Mountain bike brake levers affect your ability to brake and significantly influence the safety of your bike. The bike's brake mechanism and the amount of mechanical advantage required for effective braking determine the type of levers you need. The standard-pull, long-pull, and adjustable brake levers available on eBay suit different brake systems and requirements. Look for additional features that improve utility and durability.
Choosing Brake Levers for Different Brake Mechanisms
Brake levers can form part of or be distinct from gear shifters. These levers transmit the force the rider applies to the brakes through hydraulic or mechanical mechanisms. Choose a brake lever compatible with the type of brake mechanism on the mountain bike. In addition, match the mechanical advantage of the lever to the brake to ensure adequate travel and leverage to operate the brakes effectively. Mismatched levers can cause too much or too little mechanical advantage, which makes the brakes overly responsive or under responsive. If in doubt, opt for an exact replacement by searching for original equipment manufacturer (OEM) brake levers using the make and model of your mountain bike.

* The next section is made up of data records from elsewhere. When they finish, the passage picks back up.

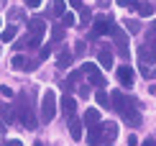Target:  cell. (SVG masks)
Listing matches in <instances>:
<instances>
[{
    "mask_svg": "<svg viewBox=\"0 0 156 146\" xmlns=\"http://www.w3.org/2000/svg\"><path fill=\"white\" fill-rule=\"evenodd\" d=\"M62 110H64V115H67L69 121L74 118V110H77V100H74L72 95H64V97H62Z\"/></svg>",
    "mask_w": 156,
    "mask_h": 146,
    "instance_id": "7",
    "label": "cell"
},
{
    "mask_svg": "<svg viewBox=\"0 0 156 146\" xmlns=\"http://www.w3.org/2000/svg\"><path fill=\"white\" fill-rule=\"evenodd\" d=\"M128 146H138V138H136V136H128Z\"/></svg>",
    "mask_w": 156,
    "mask_h": 146,
    "instance_id": "35",
    "label": "cell"
},
{
    "mask_svg": "<svg viewBox=\"0 0 156 146\" xmlns=\"http://www.w3.org/2000/svg\"><path fill=\"white\" fill-rule=\"evenodd\" d=\"M56 115V92L46 90L41 100V123H51V118Z\"/></svg>",
    "mask_w": 156,
    "mask_h": 146,
    "instance_id": "2",
    "label": "cell"
},
{
    "mask_svg": "<svg viewBox=\"0 0 156 146\" xmlns=\"http://www.w3.org/2000/svg\"><path fill=\"white\" fill-rule=\"evenodd\" d=\"M16 26H8V28H3V34H0V38H3V41H13V38H16Z\"/></svg>",
    "mask_w": 156,
    "mask_h": 146,
    "instance_id": "18",
    "label": "cell"
},
{
    "mask_svg": "<svg viewBox=\"0 0 156 146\" xmlns=\"http://www.w3.org/2000/svg\"><path fill=\"white\" fill-rule=\"evenodd\" d=\"M62 23H64V26H74V16H72V13H64V16H62Z\"/></svg>",
    "mask_w": 156,
    "mask_h": 146,
    "instance_id": "23",
    "label": "cell"
},
{
    "mask_svg": "<svg viewBox=\"0 0 156 146\" xmlns=\"http://www.w3.org/2000/svg\"><path fill=\"white\" fill-rule=\"evenodd\" d=\"M110 105H113V108L118 110L131 126H138L141 123V113H138V108H136V100H131L128 95H123L120 90H115L113 95H110Z\"/></svg>",
    "mask_w": 156,
    "mask_h": 146,
    "instance_id": "1",
    "label": "cell"
},
{
    "mask_svg": "<svg viewBox=\"0 0 156 146\" xmlns=\"http://www.w3.org/2000/svg\"><path fill=\"white\" fill-rule=\"evenodd\" d=\"M126 28L131 31V34H136V31H138V23L136 21H126Z\"/></svg>",
    "mask_w": 156,
    "mask_h": 146,
    "instance_id": "27",
    "label": "cell"
},
{
    "mask_svg": "<svg viewBox=\"0 0 156 146\" xmlns=\"http://www.w3.org/2000/svg\"><path fill=\"white\" fill-rule=\"evenodd\" d=\"M141 75H144V77H156V72H154V69H148L146 64H144V67H141Z\"/></svg>",
    "mask_w": 156,
    "mask_h": 146,
    "instance_id": "28",
    "label": "cell"
},
{
    "mask_svg": "<svg viewBox=\"0 0 156 146\" xmlns=\"http://www.w3.org/2000/svg\"><path fill=\"white\" fill-rule=\"evenodd\" d=\"M138 59H141V64H154V49L148 44L138 46Z\"/></svg>",
    "mask_w": 156,
    "mask_h": 146,
    "instance_id": "10",
    "label": "cell"
},
{
    "mask_svg": "<svg viewBox=\"0 0 156 146\" xmlns=\"http://www.w3.org/2000/svg\"><path fill=\"white\" fill-rule=\"evenodd\" d=\"M38 64H41L38 59H28V64H26V72H34V69L38 67Z\"/></svg>",
    "mask_w": 156,
    "mask_h": 146,
    "instance_id": "24",
    "label": "cell"
},
{
    "mask_svg": "<svg viewBox=\"0 0 156 146\" xmlns=\"http://www.w3.org/2000/svg\"><path fill=\"white\" fill-rule=\"evenodd\" d=\"M141 146H156L154 141H144V144H141Z\"/></svg>",
    "mask_w": 156,
    "mask_h": 146,
    "instance_id": "39",
    "label": "cell"
},
{
    "mask_svg": "<svg viewBox=\"0 0 156 146\" xmlns=\"http://www.w3.org/2000/svg\"><path fill=\"white\" fill-rule=\"evenodd\" d=\"M16 115H18V113H13L10 105H8V103H3V118H5V121L13 123V121H16Z\"/></svg>",
    "mask_w": 156,
    "mask_h": 146,
    "instance_id": "19",
    "label": "cell"
},
{
    "mask_svg": "<svg viewBox=\"0 0 156 146\" xmlns=\"http://www.w3.org/2000/svg\"><path fill=\"white\" fill-rule=\"evenodd\" d=\"M26 64H28V59L21 57V54H16V57H13V62H10V67L18 72V69H26Z\"/></svg>",
    "mask_w": 156,
    "mask_h": 146,
    "instance_id": "17",
    "label": "cell"
},
{
    "mask_svg": "<svg viewBox=\"0 0 156 146\" xmlns=\"http://www.w3.org/2000/svg\"><path fill=\"white\" fill-rule=\"evenodd\" d=\"M84 123H87L90 128L97 126V123H100V110H97V108H87V110H84Z\"/></svg>",
    "mask_w": 156,
    "mask_h": 146,
    "instance_id": "12",
    "label": "cell"
},
{
    "mask_svg": "<svg viewBox=\"0 0 156 146\" xmlns=\"http://www.w3.org/2000/svg\"><path fill=\"white\" fill-rule=\"evenodd\" d=\"M110 34H113V38H115V46L120 49V54L126 57V54H128V34H126L123 28H118L115 23H113V28H110Z\"/></svg>",
    "mask_w": 156,
    "mask_h": 146,
    "instance_id": "4",
    "label": "cell"
},
{
    "mask_svg": "<svg viewBox=\"0 0 156 146\" xmlns=\"http://www.w3.org/2000/svg\"><path fill=\"white\" fill-rule=\"evenodd\" d=\"M18 121H21L26 128H34L36 126V118H34V113H31L28 103H18Z\"/></svg>",
    "mask_w": 156,
    "mask_h": 146,
    "instance_id": "5",
    "label": "cell"
},
{
    "mask_svg": "<svg viewBox=\"0 0 156 146\" xmlns=\"http://www.w3.org/2000/svg\"><path fill=\"white\" fill-rule=\"evenodd\" d=\"M0 95H3V97H13L16 92H13V90L8 87V85H3V87H0Z\"/></svg>",
    "mask_w": 156,
    "mask_h": 146,
    "instance_id": "25",
    "label": "cell"
},
{
    "mask_svg": "<svg viewBox=\"0 0 156 146\" xmlns=\"http://www.w3.org/2000/svg\"><path fill=\"white\" fill-rule=\"evenodd\" d=\"M54 13H56V16H64V13H67V5H64V0H56V3H54Z\"/></svg>",
    "mask_w": 156,
    "mask_h": 146,
    "instance_id": "22",
    "label": "cell"
},
{
    "mask_svg": "<svg viewBox=\"0 0 156 146\" xmlns=\"http://www.w3.org/2000/svg\"><path fill=\"white\" fill-rule=\"evenodd\" d=\"M110 28H113V23H110L108 16L95 18V34H110Z\"/></svg>",
    "mask_w": 156,
    "mask_h": 146,
    "instance_id": "11",
    "label": "cell"
},
{
    "mask_svg": "<svg viewBox=\"0 0 156 146\" xmlns=\"http://www.w3.org/2000/svg\"><path fill=\"white\" fill-rule=\"evenodd\" d=\"M26 5H28V8H38V5H41V0H26Z\"/></svg>",
    "mask_w": 156,
    "mask_h": 146,
    "instance_id": "33",
    "label": "cell"
},
{
    "mask_svg": "<svg viewBox=\"0 0 156 146\" xmlns=\"http://www.w3.org/2000/svg\"><path fill=\"white\" fill-rule=\"evenodd\" d=\"M115 3H118V5H123V8H128V5H131V8H136V3H133V0H115Z\"/></svg>",
    "mask_w": 156,
    "mask_h": 146,
    "instance_id": "30",
    "label": "cell"
},
{
    "mask_svg": "<svg viewBox=\"0 0 156 146\" xmlns=\"http://www.w3.org/2000/svg\"><path fill=\"white\" fill-rule=\"evenodd\" d=\"M3 133H5V123L0 121V136H3Z\"/></svg>",
    "mask_w": 156,
    "mask_h": 146,
    "instance_id": "38",
    "label": "cell"
},
{
    "mask_svg": "<svg viewBox=\"0 0 156 146\" xmlns=\"http://www.w3.org/2000/svg\"><path fill=\"white\" fill-rule=\"evenodd\" d=\"M80 79H82L80 72H72V75H69V79H67V85H74V82H80Z\"/></svg>",
    "mask_w": 156,
    "mask_h": 146,
    "instance_id": "26",
    "label": "cell"
},
{
    "mask_svg": "<svg viewBox=\"0 0 156 146\" xmlns=\"http://www.w3.org/2000/svg\"><path fill=\"white\" fill-rule=\"evenodd\" d=\"M69 133H72L74 141H80L82 133H84V131H82V123H80V121H72V123H69Z\"/></svg>",
    "mask_w": 156,
    "mask_h": 146,
    "instance_id": "16",
    "label": "cell"
},
{
    "mask_svg": "<svg viewBox=\"0 0 156 146\" xmlns=\"http://www.w3.org/2000/svg\"><path fill=\"white\" fill-rule=\"evenodd\" d=\"M51 54V46H44V49H41V54H38V59H46Z\"/></svg>",
    "mask_w": 156,
    "mask_h": 146,
    "instance_id": "32",
    "label": "cell"
},
{
    "mask_svg": "<svg viewBox=\"0 0 156 146\" xmlns=\"http://www.w3.org/2000/svg\"><path fill=\"white\" fill-rule=\"evenodd\" d=\"M82 69H84V75L90 77V85H95L97 90H102V87H105V77L100 75V69H97V67H95L92 62H87V64H84Z\"/></svg>",
    "mask_w": 156,
    "mask_h": 146,
    "instance_id": "3",
    "label": "cell"
},
{
    "mask_svg": "<svg viewBox=\"0 0 156 146\" xmlns=\"http://www.w3.org/2000/svg\"><path fill=\"white\" fill-rule=\"evenodd\" d=\"M69 5H72V8H80L82 3H80V0H69Z\"/></svg>",
    "mask_w": 156,
    "mask_h": 146,
    "instance_id": "36",
    "label": "cell"
},
{
    "mask_svg": "<svg viewBox=\"0 0 156 146\" xmlns=\"http://www.w3.org/2000/svg\"><path fill=\"white\" fill-rule=\"evenodd\" d=\"M100 141H102V123H97V126H92V131H90V144L100 146Z\"/></svg>",
    "mask_w": 156,
    "mask_h": 146,
    "instance_id": "13",
    "label": "cell"
},
{
    "mask_svg": "<svg viewBox=\"0 0 156 146\" xmlns=\"http://www.w3.org/2000/svg\"><path fill=\"white\" fill-rule=\"evenodd\" d=\"M82 23H90V10H82Z\"/></svg>",
    "mask_w": 156,
    "mask_h": 146,
    "instance_id": "34",
    "label": "cell"
},
{
    "mask_svg": "<svg viewBox=\"0 0 156 146\" xmlns=\"http://www.w3.org/2000/svg\"><path fill=\"white\" fill-rule=\"evenodd\" d=\"M84 49H87V46H84L82 41H77V44H74V51H77V54H84Z\"/></svg>",
    "mask_w": 156,
    "mask_h": 146,
    "instance_id": "31",
    "label": "cell"
},
{
    "mask_svg": "<svg viewBox=\"0 0 156 146\" xmlns=\"http://www.w3.org/2000/svg\"><path fill=\"white\" fill-rule=\"evenodd\" d=\"M154 38H156V23H154Z\"/></svg>",
    "mask_w": 156,
    "mask_h": 146,
    "instance_id": "40",
    "label": "cell"
},
{
    "mask_svg": "<svg viewBox=\"0 0 156 146\" xmlns=\"http://www.w3.org/2000/svg\"><path fill=\"white\" fill-rule=\"evenodd\" d=\"M56 67L59 69H69L72 67V54H69V51H62V54L56 57Z\"/></svg>",
    "mask_w": 156,
    "mask_h": 146,
    "instance_id": "14",
    "label": "cell"
},
{
    "mask_svg": "<svg viewBox=\"0 0 156 146\" xmlns=\"http://www.w3.org/2000/svg\"><path fill=\"white\" fill-rule=\"evenodd\" d=\"M115 77H118V82L123 85V87H131L133 85V69L131 67H120L118 72H115Z\"/></svg>",
    "mask_w": 156,
    "mask_h": 146,
    "instance_id": "6",
    "label": "cell"
},
{
    "mask_svg": "<svg viewBox=\"0 0 156 146\" xmlns=\"http://www.w3.org/2000/svg\"><path fill=\"white\" fill-rule=\"evenodd\" d=\"M100 64H102L105 69L113 67V54H110V49H100Z\"/></svg>",
    "mask_w": 156,
    "mask_h": 146,
    "instance_id": "15",
    "label": "cell"
},
{
    "mask_svg": "<svg viewBox=\"0 0 156 146\" xmlns=\"http://www.w3.org/2000/svg\"><path fill=\"white\" fill-rule=\"evenodd\" d=\"M3 146H23V141H21V138H8Z\"/></svg>",
    "mask_w": 156,
    "mask_h": 146,
    "instance_id": "29",
    "label": "cell"
},
{
    "mask_svg": "<svg viewBox=\"0 0 156 146\" xmlns=\"http://www.w3.org/2000/svg\"><path fill=\"white\" fill-rule=\"evenodd\" d=\"M136 8H138V13H141V16H151V13H154V5H148V3L136 5Z\"/></svg>",
    "mask_w": 156,
    "mask_h": 146,
    "instance_id": "21",
    "label": "cell"
},
{
    "mask_svg": "<svg viewBox=\"0 0 156 146\" xmlns=\"http://www.w3.org/2000/svg\"><path fill=\"white\" fill-rule=\"evenodd\" d=\"M28 28H31V34H34V36L44 38V34H46V21H41V18H31Z\"/></svg>",
    "mask_w": 156,
    "mask_h": 146,
    "instance_id": "8",
    "label": "cell"
},
{
    "mask_svg": "<svg viewBox=\"0 0 156 146\" xmlns=\"http://www.w3.org/2000/svg\"><path fill=\"white\" fill-rule=\"evenodd\" d=\"M148 92H151V95L156 97V85H151V87H148Z\"/></svg>",
    "mask_w": 156,
    "mask_h": 146,
    "instance_id": "37",
    "label": "cell"
},
{
    "mask_svg": "<svg viewBox=\"0 0 156 146\" xmlns=\"http://www.w3.org/2000/svg\"><path fill=\"white\" fill-rule=\"evenodd\" d=\"M115 136H118V123L105 121V123H102V138H105V141H113Z\"/></svg>",
    "mask_w": 156,
    "mask_h": 146,
    "instance_id": "9",
    "label": "cell"
},
{
    "mask_svg": "<svg viewBox=\"0 0 156 146\" xmlns=\"http://www.w3.org/2000/svg\"><path fill=\"white\" fill-rule=\"evenodd\" d=\"M95 100L100 103V108H110V97H108V95H105V92H102V90H97Z\"/></svg>",
    "mask_w": 156,
    "mask_h": 146,
    "instance_id": "20",
    "label": "cell"
}]
</instances>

Types of Mechanical Brake Levers
Standard-pull or short-pull levers work with calliper brakes, U-brakes, and traditional centre-pull cantilever brakes. Long-pull levers work with direct-pull cantilever brakes, such as Shimano V-Brakes, and most mechanical disc brakes. Direct-pull cantilever brakes require levers with half the mechanical advantage because they have double the mechanical advantage of traditional brakes. Long-pull levers pull the brake cable half as hard, but twice as far as standard pull brake levers. Most mountain bikes come with long pull brake levers. Alternatively, opt for brake levers with adjustable leverage or variable mechanical advantage. You can change these levers from short-pull to long-pull as required.
Hydraulic Brake Levers
Hydraulic brake levers push fluid from the brake reservoir through the brake hose. This moves pistons in the calliper that push the brake pads against the braking system. Mountain bikes rarely have hydraulic brakes. Their mechanical advantage depends on the design of the specific brake system. Check whether the brake levers available are compatible with your bike's brake system and ensure that you include the right brake fluid when buying new brake levers.
Brake Lever Features
Brake lever materials include lightweight yet durable alloys in single-finger or multiple-finger configurations, and you can pick a design that suits your riding style and preferences. The levers should be easy to install and simple to set up. Choose a corrosion-resistant finish for increased durability, and reversible brake levers for added versatility. A mountain bike's handlebar type and the amount of brake cable travel required further influence the suitability of brake levers. Mountain bikes have upright handlebars, and brake levers tend to curve away from the bar for improved clearance. Avoid brake levers designed for drop handlebars because these tend to follow the curve of the handlebars and are unsuitable for mountain bikes.